Data section>
────────────────

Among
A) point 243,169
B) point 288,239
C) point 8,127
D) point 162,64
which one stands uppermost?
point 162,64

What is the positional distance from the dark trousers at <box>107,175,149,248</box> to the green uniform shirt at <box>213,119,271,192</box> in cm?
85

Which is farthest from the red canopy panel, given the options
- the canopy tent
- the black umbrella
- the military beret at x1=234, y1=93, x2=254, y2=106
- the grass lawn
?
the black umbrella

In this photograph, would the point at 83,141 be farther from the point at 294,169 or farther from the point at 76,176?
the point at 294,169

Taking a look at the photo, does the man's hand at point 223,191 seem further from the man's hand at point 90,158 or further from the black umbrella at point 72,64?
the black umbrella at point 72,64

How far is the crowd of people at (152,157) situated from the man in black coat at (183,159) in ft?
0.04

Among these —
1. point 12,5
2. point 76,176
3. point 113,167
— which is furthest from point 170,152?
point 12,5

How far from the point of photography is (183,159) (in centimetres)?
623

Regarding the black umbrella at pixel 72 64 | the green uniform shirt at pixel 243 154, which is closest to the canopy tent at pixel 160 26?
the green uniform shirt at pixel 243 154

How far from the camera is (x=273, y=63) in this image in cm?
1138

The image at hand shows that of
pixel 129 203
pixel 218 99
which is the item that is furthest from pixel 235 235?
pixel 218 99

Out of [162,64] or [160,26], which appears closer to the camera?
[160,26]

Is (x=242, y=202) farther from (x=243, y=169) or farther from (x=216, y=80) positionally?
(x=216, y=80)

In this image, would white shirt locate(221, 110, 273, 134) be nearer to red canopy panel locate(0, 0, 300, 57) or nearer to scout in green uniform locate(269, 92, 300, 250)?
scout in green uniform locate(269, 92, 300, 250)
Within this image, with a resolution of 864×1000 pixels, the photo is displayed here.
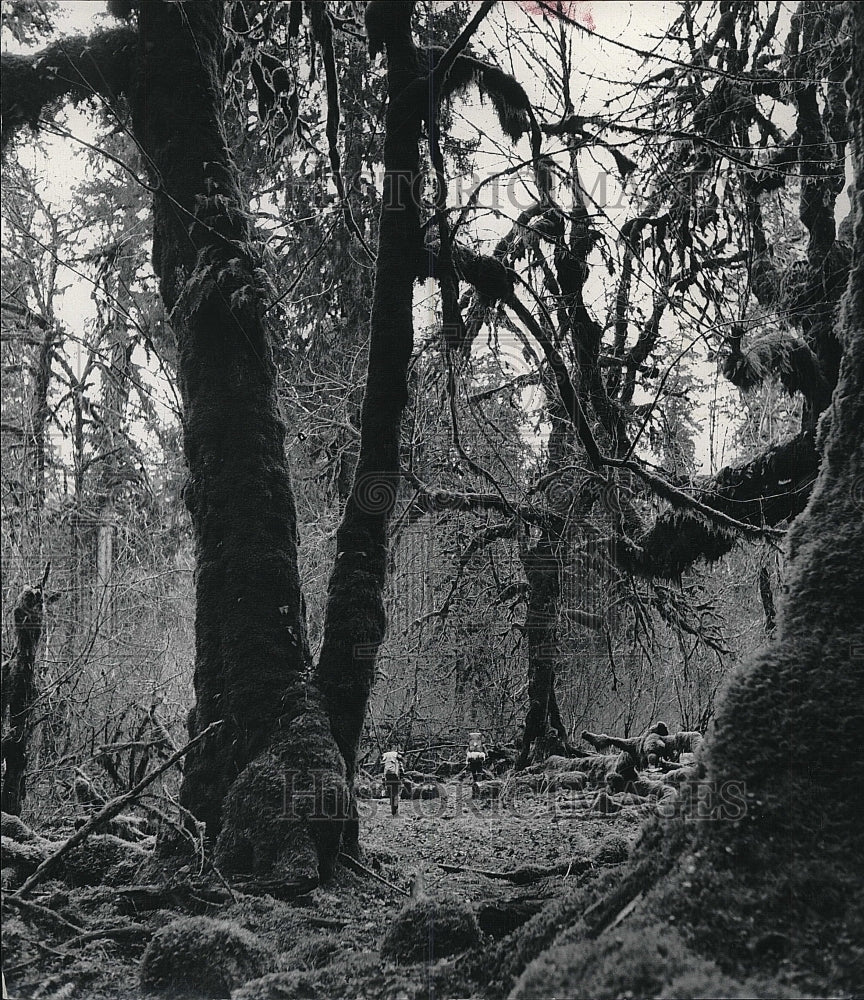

────────────────

Set out every line of the data above as a numbered list, skipping the blank lines and leaving out the picture.

1. Among
2. A) point 243,169
3. B) point 288,239
4. C) point 8,127
5. D) point 162,64
6. which one stands uppermost?
7. point 162,64
8. What is the positional distance from the dark trousers at <box>107,175,149,248</box> to the green uniform shirt at <box>213,119,271,192</box> in cm?
9. 85
10. Which is farthest from the red canopy panel, given the options
11. - the canopy tent
12. - the black umbrella
13. - the military beret at x1=234, y1=93, x2=254, y2=106
14. - the grass lawn
15. ?
16. the black umbrella
17. In this photograph, would the point at 83,141 be farther from the point at 294,169 or farther from the point at 76,176?
18. the point at 294,169
19. Taking a look at the photo, does the man's hand at point 223,191 seem further from the man's hand at point 90,158 or further from the black umbrella at point 72,64?
20. the black umbrella at point 72,64
21. How far is the crowd of people at (152,157) situated from the man in black coat at (183,159) in ft?
22. 0.04
23. Among these —
24. 1. point 12,5
25. 2. point 76,176
26. 3. point 113,167
27. — which is furthest from point 170,152?
28. point 12,5
29. How far from the point of photography is (183,159) (in centimetres)?
30. 623
31. Regarding the black umbrella at pixel 72 64 | the green uniform shirt at pixel 243 154, which is closest to the canopy tent at pixel 160 26?
32. the green uniform shirt at pixel 243 154
33. How far from the camera is (x=273, y=63) in this image in cm?
34. 1138
35. The image at hand shows that of
36. pixel 129 203
37. pixel 218 99
38. which is the item that is furthest from pixel 235 235?
39. pixel 218 99
40. Out of [162,64] or [160,26], which appears closer to the camera?
41. [160,26]
42. Is (x=242, y=202) farther from (x=243, y=169) or farther from (x=216, y=80) positionally?
43. (x=216, y=80)
44. In this image, would white shirt locate(221, 110, 273, 134) be nearer to red canopy panel locate(0, 0, 300, 57) or nearer to scout in green uniform locate(269, 92, 300, 250)?
45. scout in green uniform locate(269, 92, 300, 250)
46. Within this image, with a resolution of 864×1000 pixels, the photo is displayed here.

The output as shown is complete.